----- SOURCE -----

Check to see if the strings are the same: False
Using the MD5 algorithm, we see that this is a Collision and that the algorithm fails : True


## SHA hash functions 

Secure Hash Algorithm (SHA) is a family of cryptographic hash functions. These one way algorithms takes input of any sizes, mixes it up and creates fixed sized outputs. It is virtually impossible to transform them back into the original data. SHA (SHA1 / SHA224 / SHA256 / SHA384 / SHA512) can create hash from 128 bytes to 512 bytes. Among them, SHA-256 and SHA-512 are considered secure versions from the family. A google partnered [reported](https://security.googleblog.com/2017/02/announcing-first-sha1-collision.html) the first ever hash collision of the SHA-1 hash algorithm. According the this report, two different strings can generate same hash, which violates the collision resistance.  


**Now creating a SHA-256 hash for the word hello**

In [4]:
sha_hash_hex = hashlib.sha256(b"hello").hexdigest()
print(
    f'The SHA-256 hexadecimal hash value for "hello" is'
    f": {sha_hash_hex}\nThe length of the hash is"
    f": {len(sha_hash_hex)} characters"
)

The SHA-256 hexadecimal hash value for "hello" is: 2cf24dba5fb0a30e26e83b2ac5b9e29e1b161e5c1fa7425e73043362938b9824
The length of the hash is: 64 characters


Now, even though SHA-256 hash abides to every condition of being a secure hash function. We just cannot generate original value from the SHA hash. However, hackers have their way of retriving original value from the given hash. One of the way is known as dictionary attack. 

### Dictionary attack

A dictionary attack is a type of brute force attack where an attacker tries to access an account by iterating through a dictionary of common phrases and words. The size of the dictionaries can vary from hundreds of thousands of password variations to billions. A dictionary containing over 1 billion unique words takes up only 15 gigabytes.

----- DATASET EXCERPT -----

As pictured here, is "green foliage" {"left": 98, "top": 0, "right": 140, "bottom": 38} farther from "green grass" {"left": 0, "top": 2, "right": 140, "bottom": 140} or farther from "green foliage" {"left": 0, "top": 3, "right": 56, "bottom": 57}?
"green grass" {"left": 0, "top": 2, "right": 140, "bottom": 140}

-----

- _OBJECTIVE_
Please write the next part of the text on hash functions, picking up right after its final sentence. The listing has no connection to the text on hash functions.

- _ANSWER BELOW_
An example of dictionary attack is shown below, where the hacker make use of the dictionary of common words with their hash value, to get to the original value. 

In [5]:
# dictionary that we will use to try to break a password
data_dict_attack = {
    "123456": hashlib.sha256(b"123456").hexdigest(),
    "password": hashlib.sha256(b"password").hexdigest(),
    "myname": hashlib.sha256(b"myname").hexdigest(),
    "testpass": hashlib.sha256(b"testpass").hexdigest(),
    "password25": hashlib.sha256(b"password25").hexdigest(),
    "asdf": hashlib.sha256(b"asdf").hexdigest(),
    "123456789": hashlib.sha256(b"123456789").hexdigest(),
    "iloveyou": hashlib.sha256(b"iloveyou").hexdigest(),
    "sunshine": hashlib.sha256(b"sunshine").hexdigest(),
    "basketball": hashlib.sha256(b"basketball").hexdigest(),
}

Now, if a hacker has got hold of the `hash value` and if the original word is in the list of hackers dictionary. Then, hacker can retrieve the info by doing the brute force over all the words in the dictionary. 

In [6]:
hash_value = "a941a4c4fd0c01cddef61b8be963bf4c1e2b0811c037ce3f1835fddf6ef6c223"

for org_word, hash in data_dict_attack.items():
    if hash == hash_value:
        print(org_word)
    else:
        print("No word found")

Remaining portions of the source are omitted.